Wait, What?
It starts when ALF receives a message from two surviving Melmacians, letting him know that they are going to colonize a new planet and want him to join them. ALF is torn between the continued survival of his species and his new family. Finally, he decides to join his own kind. The Tanners throw him a farewell party, have a very emotional goodbye and drive him to the outskirts of town to meet his friends' ship.
Then, just as the spaceship is preparing to pick him up, the Alien Task Force shows up, surrounding ALF. Frightened and low on fuel, his Melmacian buddies fly off, the agents close in on ALF and the credits roll, leaving viewers to assume the adorable, wise-cracking ALF is hauled off to be burned, frozen, poisoned, stabbed and finally gutted off-camera.
"That's odd. There's just a hand in here."
What were the producers thinking? Well, it would be awesome if this ending had been their plan all along and the previous 100 episodes were purely setup, an elaborate prank played by some people who really, really hated children. But the reality is the episode wasn't supposed to be the finale, it was to be a cliffhanger and the show just got cancelled before they could resolve it. Not that all of the eight-year-olds who subsequently cried themselves to sleep knew that.

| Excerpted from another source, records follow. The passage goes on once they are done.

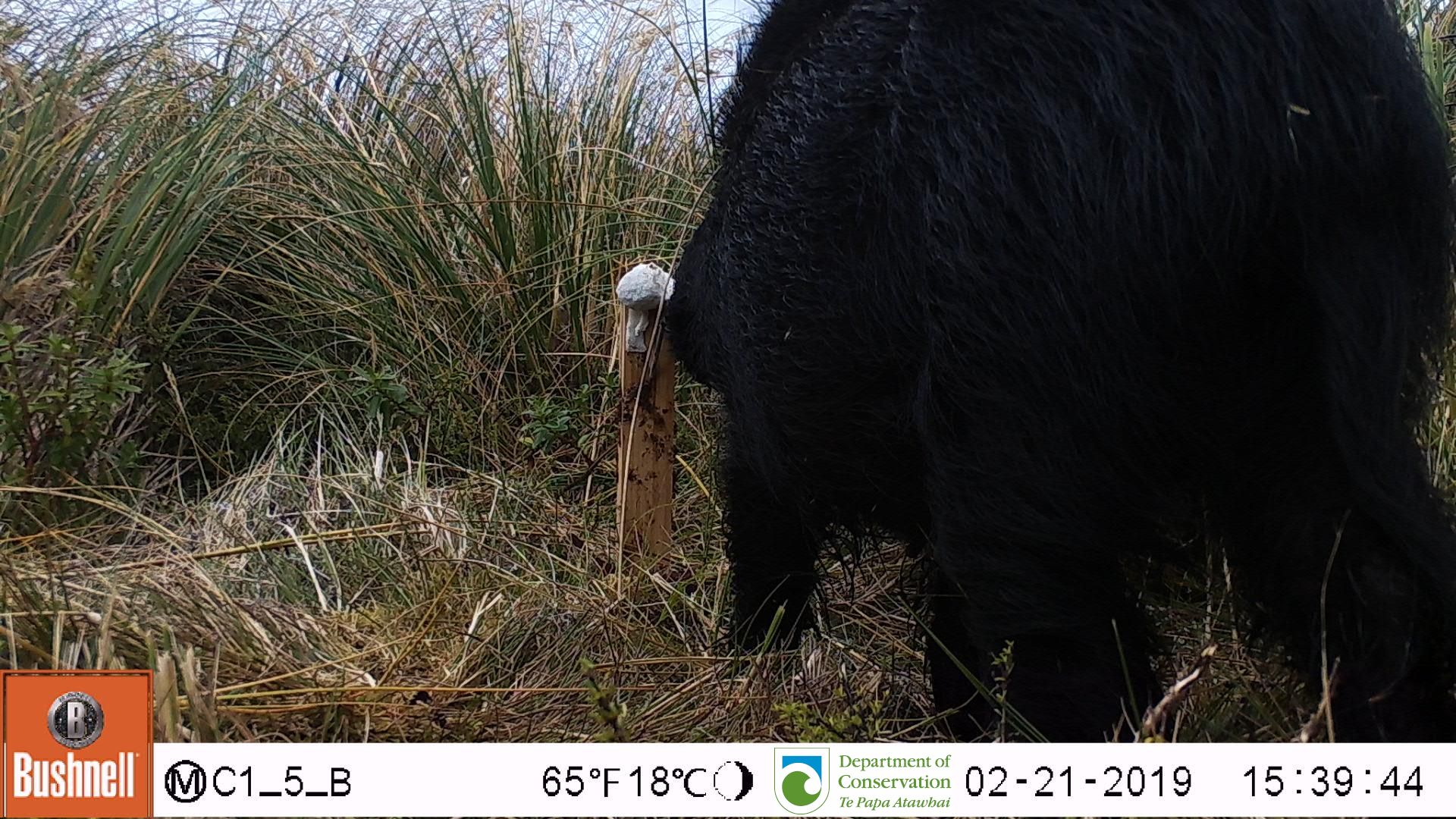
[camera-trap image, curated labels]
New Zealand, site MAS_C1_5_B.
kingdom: Animalia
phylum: Chordata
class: Mammalia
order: Artiodactyla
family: Suidae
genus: Sus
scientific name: Sus scrofa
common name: pig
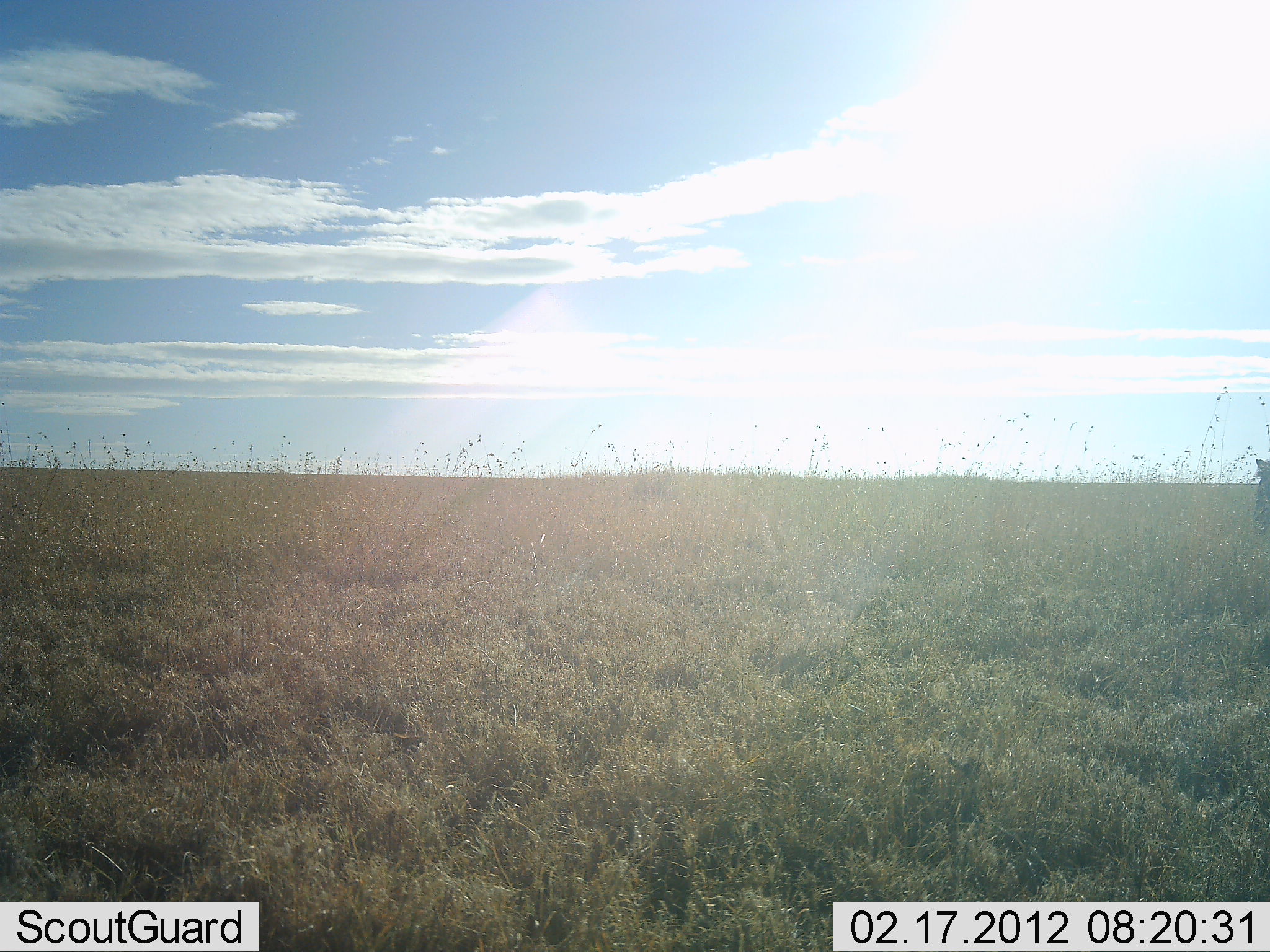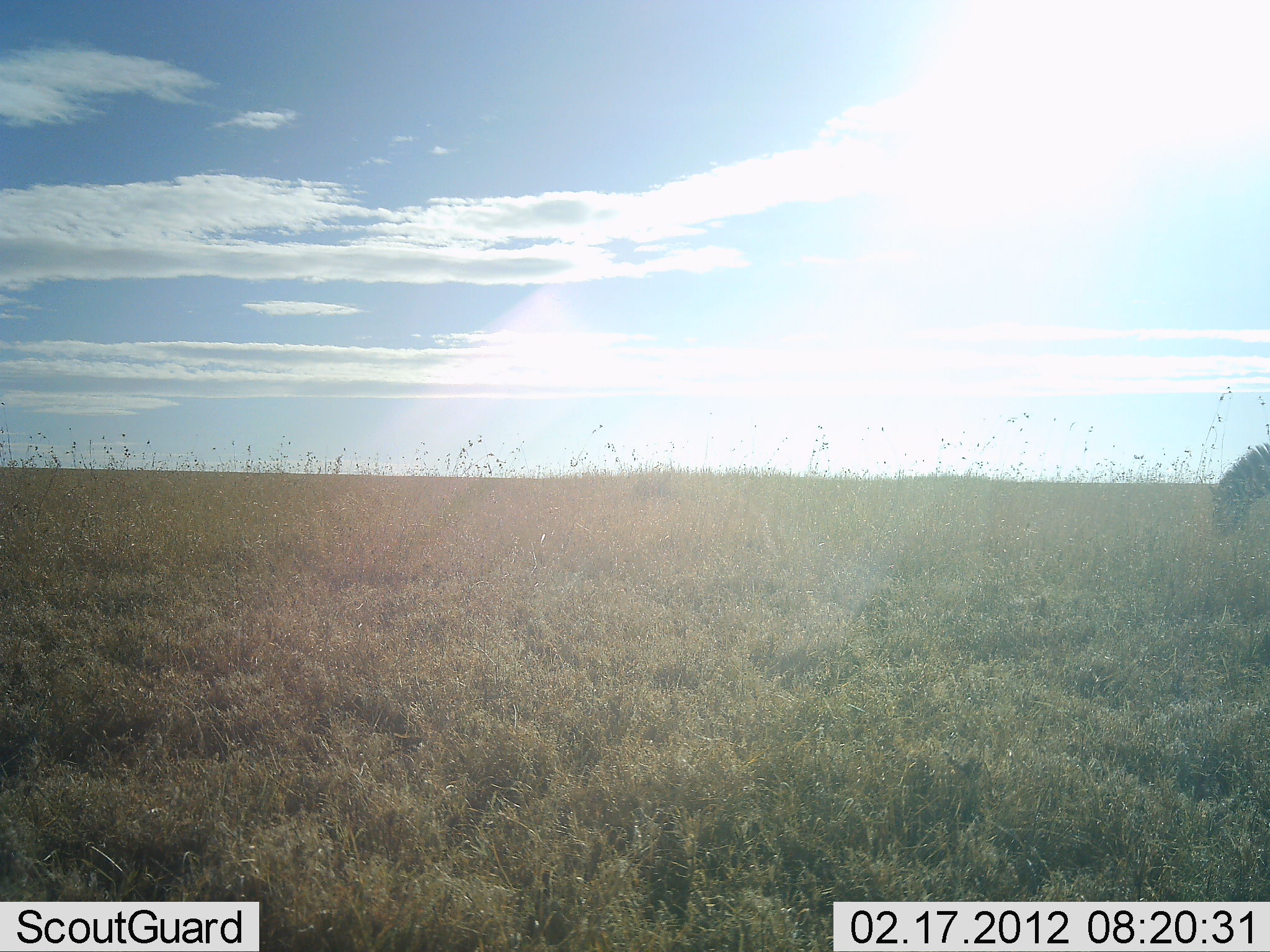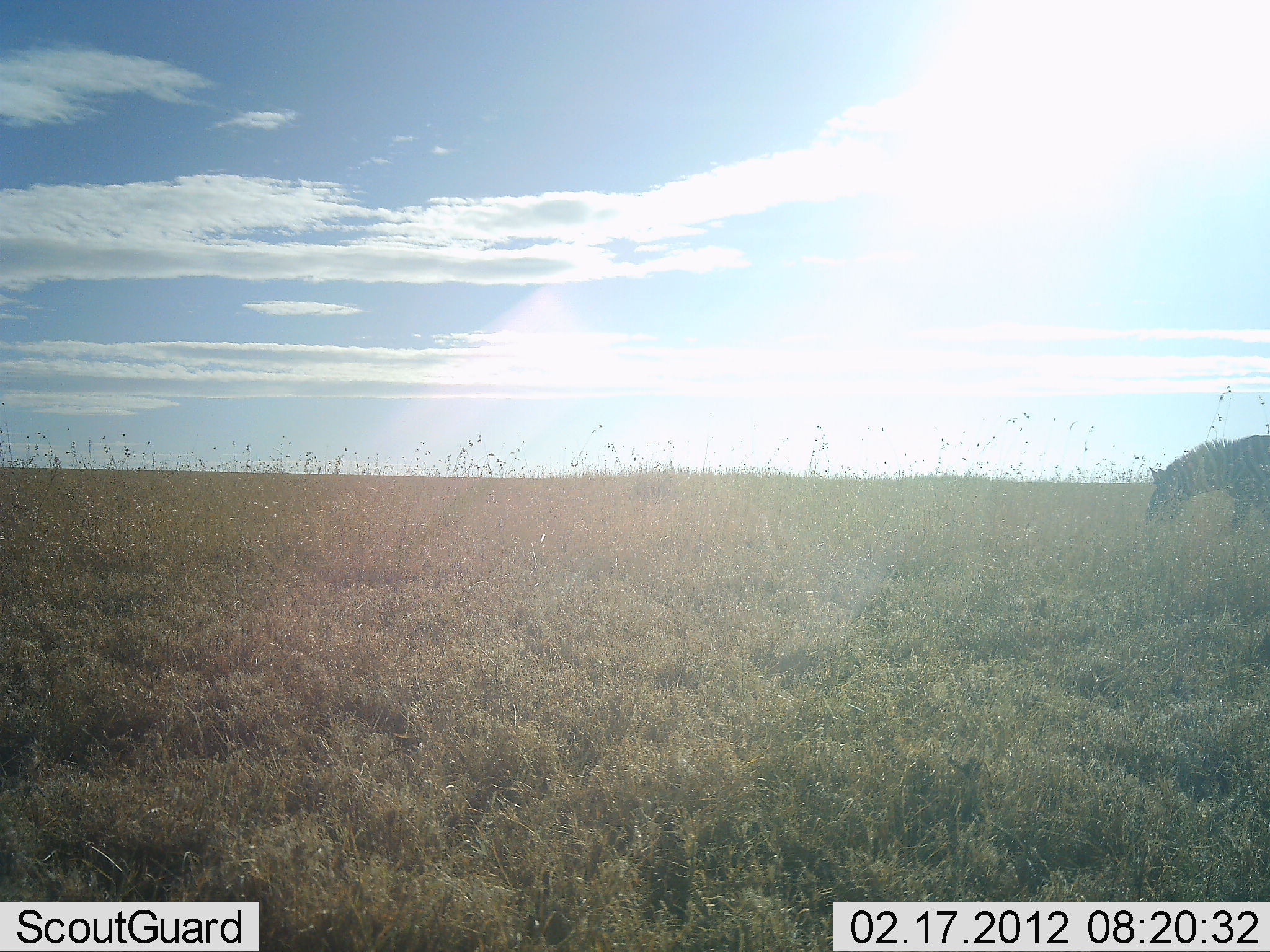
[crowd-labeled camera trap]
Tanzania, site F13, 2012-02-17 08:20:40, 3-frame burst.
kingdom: Animalia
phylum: Chordata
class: Mammalia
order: Perissodactyla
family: Equidae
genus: Equus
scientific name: Equus quagga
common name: plains zebra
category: zebra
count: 1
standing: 15%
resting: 0%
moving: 75%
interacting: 0%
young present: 0%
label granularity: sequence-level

Eventually, six years later, ABC aired Project ALF, a TV movie that explained ALF hadn't been executed yet, but was scheduled to be. Though he does escape the lab, he never meets back up with his Melmacian friends or reunites with the Tanners. Actually, he doesn't even seem to remember them (for some unexplained reason, they've moved to Iceland). In fact, one Amazon.com reviewer claims Project ALF made his children cry! So instead of a graphic, Muppet death, ALF is sent off into an existential collapse. Enjoy your adolescence, kids!